Here's how I set up a Linux laptop to isolate one core, fairly
effectively, for benchmarking use. With this setup, I can be running a
full desktop environment and still get low-variance timing measurements.

These instructions assume you're using systemd. It should be possible to
do the same without it, using cgroups and taskset directly.

# Pick a core

On this laptop, `lscpu` says I have CPUs numbered 0-15. These correspond
to 8 cores, with two hyperthreads each. I've chosen to isolate core 7,
which Linux has numbered as CPUs 7 and 15.

# Keep system processes off that core

First, let's keep system services from using those CPUs. I ran:

```
sudo systemctl set-property system.slice AllowedCPUs=0-6,8-14
```

`AllowedCPUs` configures a cgroup so the kernel will refuse to schedule
processes in that group on those CPUs, no matter how nicely they ask.

# Keep user processes off that core

I placed the following in a new file as part of systemd's `user.conf`. I
named it `/etc/systemd/user.conf.d/50-cpuaffinity.conf`.

```
[Manager]
# Reserve core 7 for benchmarking. The two hyperthreads are numbered CPU 7 and 15.
CPUAffinity=0-6 8-14
```

Note that here I used `CPUAffinity` instead of `AllowedCPUs`. I need to
be allowed to run my benchmarks on the selected core, and that counts as
user processes. So I set all user processes to avoid the core by
default, but in a way that I can override on a per-process basis.

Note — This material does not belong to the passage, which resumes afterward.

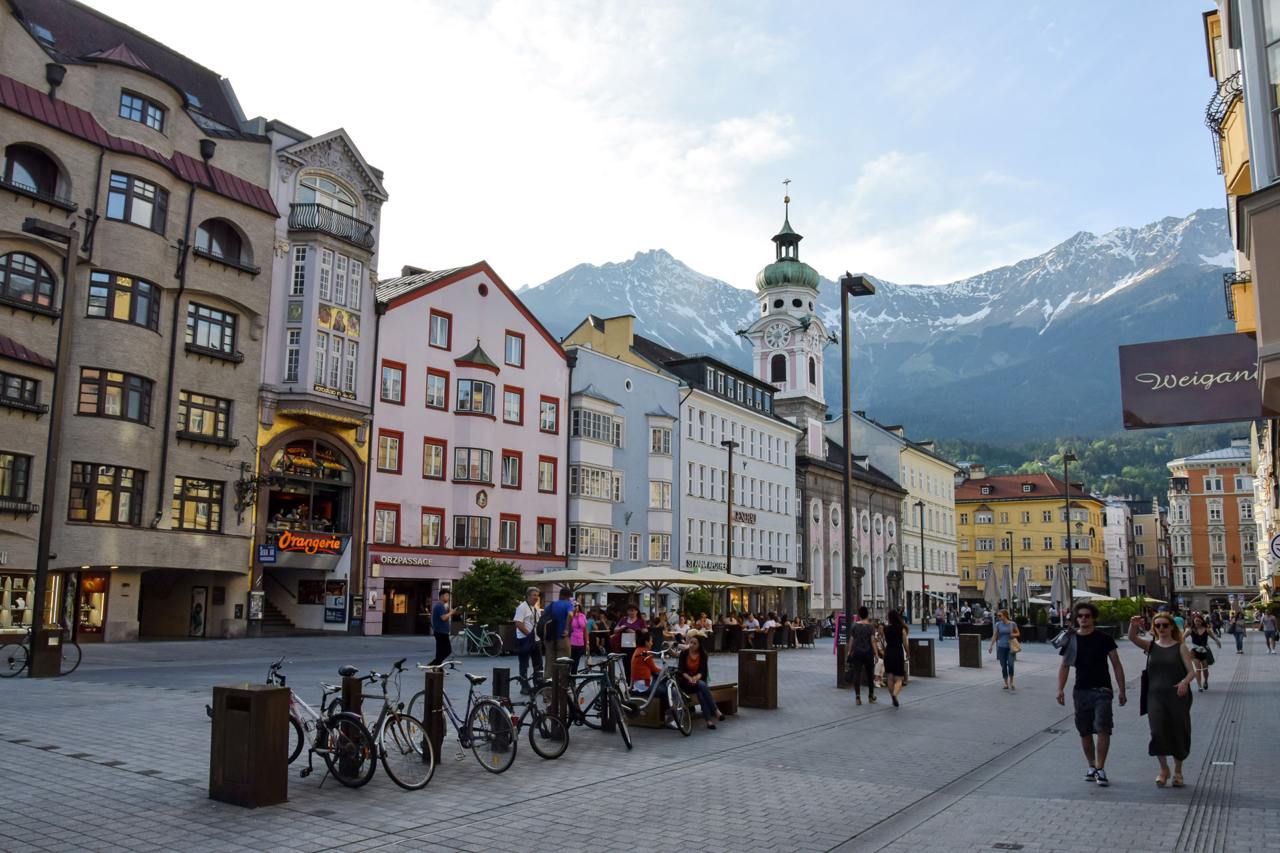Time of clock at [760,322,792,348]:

# Pin core clock frequency

To make certain that clock frequency changes and thermal throttling
can't affect timing measurements, I pin this core to its minimum clock
frequency. For this laptop, that's 800MHz; you can find out what the
range for your CPU is by looking at the "hardware limits" line in the
output of `cpupower frequency-info`.

```sh
sudo cpupower --cpu 7,15 frequency-set --max 800MHz
```

# Steer interrupts to other cores

Modern interrupt controllers support choosing which CPUs each interrupt
should be handled on. In Linux, you can view the current configuration
for each interrupt by looking at `/proc/irq/*/smp_affinity_list`.

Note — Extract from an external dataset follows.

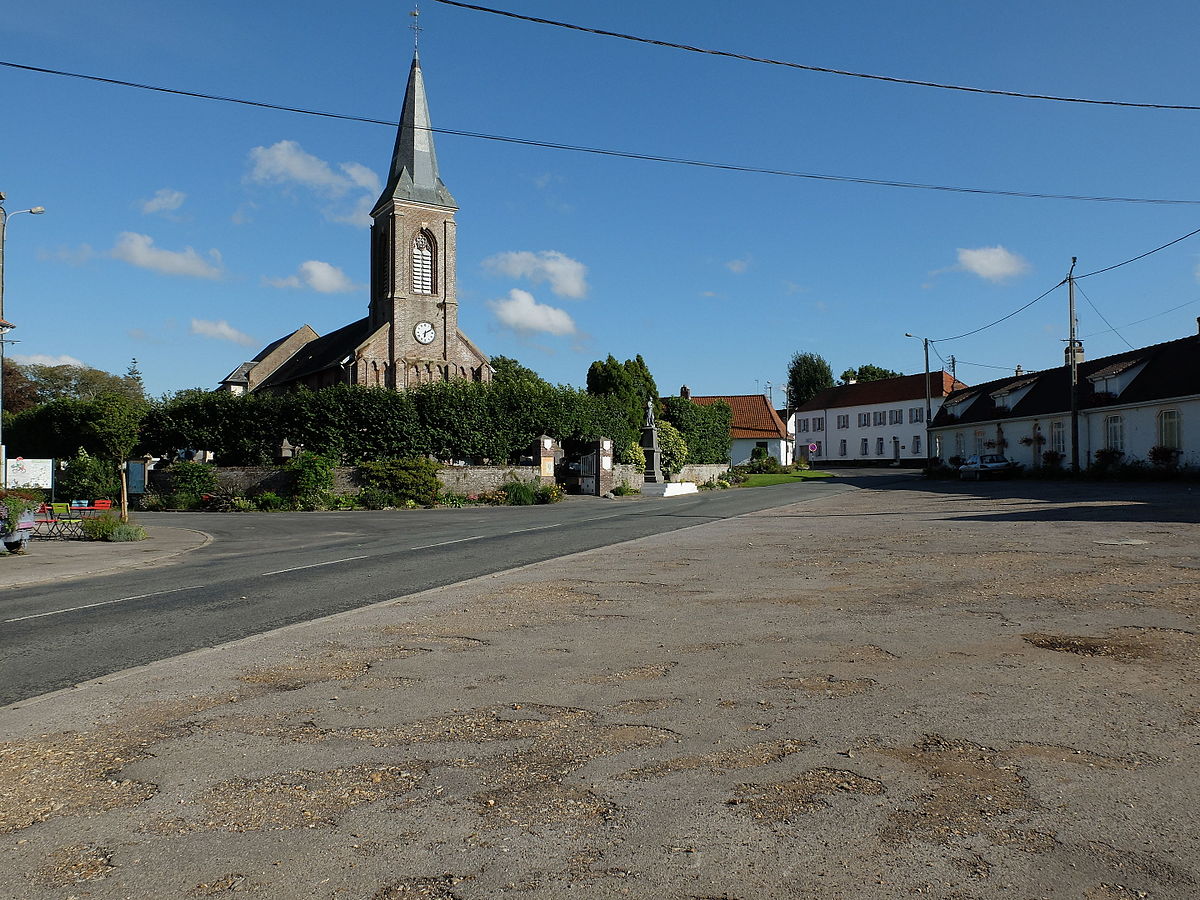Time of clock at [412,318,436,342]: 6:10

On this laptop, most interrupts were configured for all CPUs ("0-15") by
default, but a few have more specific configurations. I've chosen not to
touch any interrupt that's already steered to a specific CPU, even if
that's my benchmarking CPU. I found that steering some interrupts away
was necessary to reduce noise, but I haven't needed to steer away all of
them to get reasonable results.

Here's a shell script I run, as root, to set all the other interrupts:

```sh
grep -lFx 0-15 /proc/irq/*/smp_affinity_list | while read f; do
echo 0-6,8-14 > "$f" || echo "failed to set $f"
done
```

# Run benchmarks on that core

Finally, when I'm ready to run a benchmark with Sightglass, I wrap it
with `taskset` to override the earlier `user.conf` setting of
`CPUAffinity`.

```sh
taskset --cpu-list 7 cargo run benchmark ...
```

# Caveats

Setting the core to its minimum clock frequency means benchmarks can
take a long time. Using a single core means multi-threaded benchmarks
can take a long time. Compiling the spidermonkey.wasm benchmark takes 23
seconds for me in this configuration, while with parallel builds and
full clock speed it takes about half a second. Have patience.

I've found that cache metrics, such as from the Sightglass `--measure
perf-counters` option, are still noisy to the point of uselessness. This
laptop has an L3 cache that is shared between all cores; I don't know if
there's a way to isolate the benchmarking core from that cache.